Pennsylvania Republicans, led by U.S. Representative Mike Kelly have made a long-shot request to the U.S. Supreme Court for an emergency order to nullify the commonwealth’s vote certification on grounds the law the Republican-controlled legislature passed in 2019 to expand mail-in voting is unconstitutional.

Justice Samuel Alito has asked for responses to be filed by Tuesday’s safe harbor deadline, moving up his original deadline by one day. In the Bush v. Gore case from Florida that decided the 2000 presidential election, the court made a point of ruling by the safe harbor deadline that year.

Republicans have also asked the high court to rule on a Republican lawsuit challenging the commonwealth allowing ballots mailed before Election Day and received within three days after to be counted. But the court hasn’t said whether it would take that case, and it only involves about 10,000 ballots — not enough to affect Biden’s winning margin of more than 80,000 votes.

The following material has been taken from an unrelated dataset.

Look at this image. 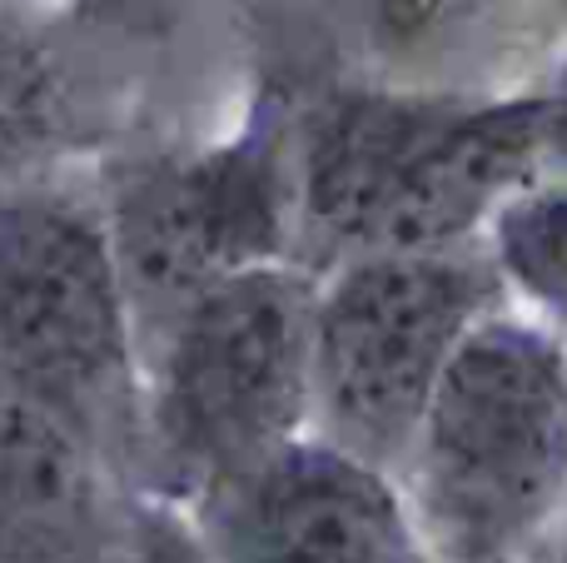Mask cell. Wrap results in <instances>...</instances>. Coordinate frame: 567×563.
<instances>
[{"mask_svg":"<svg viewBox=\"0 0 567 563\" xmlns=\"http://www.w3.org/2000/svg\"><path fill=\"white\" fill-rule=\"evenodd\" d=\"M95 524V444L0 369V559H55Z\"/></svg>","mask_w":567,"mask_h":563,"instance_id":"obj_9","label":"cell"},{"mask_svg":"<svg viewBox=\"0 0 567 563\" xmlns=\"http://www.w3.org/2000/svg\"><path fill=\"white\" fill-rule=\"evenodd\" d=\"M483 255L513 309L567 335V175L528 180L483 229Z\"/></svg>","mask_w":567,"mask_h":563,"instance_id":"obj_10","label":"cell"},{"mask_svg":"<svg viewBox=\"0 0 567 563\" xmlns=\"http://www.w3.org/2000/svg\"><path fill=\"white\" fill-rule=\"evenodd\" d=\"M533 563H567V524L558 529V539H553V544L543 549V554L533 559Z\"/></svg>","mask_w":567,"mask_h":563,"instance_id":"obj_15","label":"cell"},{"mask_svg":"<svg viewBox=\"0 0 567 563\" xmlns=\"http://www.w3.org/2000/svg\"><path fill=\"white\" fill-rule=\"evenodd\" d=\"M369 50L393 70H429L458 55L498 0H353Z\"/></svg>","mask_w":567,"mask_h":563,"instance_id":"obj_12","label":"cell"},{"mask_svg":"<svg viewBox=\"0 0 567 563\" xmlns=\"http://www.w3.org/2000/svg\"><path fill=\"white\" fill-rule=\"evenodd\" d=\"M65 130L60 60L16 6H0V180L35 165Z\"/></svg>","mask_w":567,"mask_h":563,"instance_id":"obj_11","label":"cell"},{"mask_svg":"<svg viewBox=\"0 0 567 563\" xmlns=\"http://www.w3.org/2000/svg\"><path fill=\"white\" fill-rule=\"evenodd\" d=\"M498 305L483 245L333 259L313 295L309 434L393 479L453 349Z\"/></svg>","mask_w":567,"mask_h":563,"instance_id":"obj_2","label":"cell"},{"mask_svg":"<svg viewBox=\"0 0 567 563\" xmlns=\"http://www.w3.org/2000/svg\"><path fill=\"white\" fill-rule=\"evenodd\" d=\"M538 100H543V170L567 175V60L548 80V90H538Z\"/></svg>","mask_w":567,"mask_h":563,"instance_id":"obj_13","label":"cell"},{"mask_svg":"<svg viewBox=\"0 0 567 563\" xmlns=\"http://www.w3.org/2000/svg\"><path fill=\"white\" fill-rule=\"evenodd\" d=\"M293 205L265 155L229 150L195 165H159L120 195L110 235L130 299H155L165 315L249 265L284 259Z\"/></svg>","mask_w":567,"mask_h":563,"instance_id":"obj_5","label":"cell"},{"mask_svg":"<svg viewBox=\"0 0 567 563\" xmlns=\"http://www.w3.org/2000/svg\"><path fill=\"white\" fill-rule=\"evenodd\" d=\"M468 95L423 85H379L333 95L303 130L293 160V229L329 249V265L359 255L409 160ZM323 265V269H329Z\"/></svg>","mask_w":567,"mask_h":563,"instance_id":"obj_8","label":"cell"},{"mask_svg":"<svg viewBox=\"0 0 567 563\" xmlns=\"http://www.w3.org/2000/svg\"><path fill=\"white\" fill-rule=\"evenodd\" d=\"M313 295V269L269 259L235 269L169 315L150 434L175 479L225 499L309 434Z\"/></svg>","mask_w":567,"mask_h":563,"instance_id":"obj_3","label":"cell"},{"mask_svg":"<svg viewBox=\"0 0 567 563\" xmlns=\"http://www.w3.org/2000/svg\"><path fill=\"white\" fill-rule=\"evenodd\" d=\"M229 563H433L389 474L303 434L225 494Z\"/></svg>","mask_w":567,"mask_h":563,"instance_id":"obj_6","label":"cell"},{"mask_svg":"<svg viewBox=\"0 0 567 563\" xmlns=\"http://www.w3.org/2000/svg\"><path fill=\"white\" fill-rule=\"evenodd\" d=\"M0 6H20V0H0Z\"/></svg>","mask_w":567,"mask_h":563,"instance_id":"obj_16","label":"cell"},{"mask_svg":"<svg viewBox=\"0 0 567 563\" xmlns=\"http://www.w3.org/2000/svg\"><path fill=\"white\" fill-rule=\"evenodd\" d=\"M433 563H533L567 524V335L498 305L468 329L393 474Z\"/></svg>","mask_w":567,"mask_h":563,"instance_id":"obj_1","label":"cell"},{"mask_svg":"<svg viewBox=\"0 0 567 563\" xmlns=\"http://www.w3.org/2000/svg\"><path fill=\"white\" fill-rule=\"evenodd\" d=\"M80 16L95 25H155L169 10V0H75Z\"/></svg>","mask_w":567,"mask_h":563,"instance_id":"obj_14","label":"cell"},{"mask_svg":"<svg viewBox=\"0 0 567 563\" xmlns=\"http://www.w3.org/2000/svg\"><path fill=\"white\" fill-rule=\"evenodd\" d=\"M543 175V100H463L409 160L363 249L483 245L503 205Z\"/></svg>","mask_w":567,"mask_h":563,"instance_id":"obj_7","label":"cell"},{"mask_svg":"<svg viewBox=\"0 0 567 563\" xmlns=\"http://www.w3.org/2000/svg\"><path fill=\"white\" fill-rule=\"evenodd\" d=\"M0 369L90 439L130 409L135 299L110 219L70 195H0Z\"/></svg>","mask_w":567,"mask_h":563,"instance_id":"obj_4","label":"cell"}]
</instances>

Giuliani and Ellis have also been meeting with Republican lawmakers in the contested battleground states encouraging them to ignore the vote totals for Biden on grounds the election has “failed” and to appoint electors for Trump who would compete with the Biden slates.

When U.S. voters mark ballots in a presidential race, they’re actually voting for a candidate’s slate of electors who cast that state’s number of electoral votes for the winning candidate. The candidate who gets at least 270 Electoral College votes wins the presidency.

Republican leaders in Pennsylvania, Arizona, Georgia and Michigan have said it would be illegal for them to ignore the outcome of the Nov. 3 election in their states. A Dec. 3 statement from the four GOP legislative leaders in Pennsylvania saying they wouldn’t appoint Trump electors drew angry tweets from Giuliani that they had “let down America” and he was “ashamed of them.”

There could still be objections to Biden electors when Congress meets on Jan. 6 to count each state’s electoral votes, and Republican Representative Mo Brooks of Alabama has said he intends to make one.

Yet any such challenge must be made by both a House and Senate member. Even if that happens, each chamber would then meet to resolve the objection and it would almost certainly fail, said Alexander Keyssar, a professor at the Harvard Kennedy School, who has studied the Electoral College.

“We’re going to see some little action here, but I think it’s going to be inconsequential,” Keyssar said.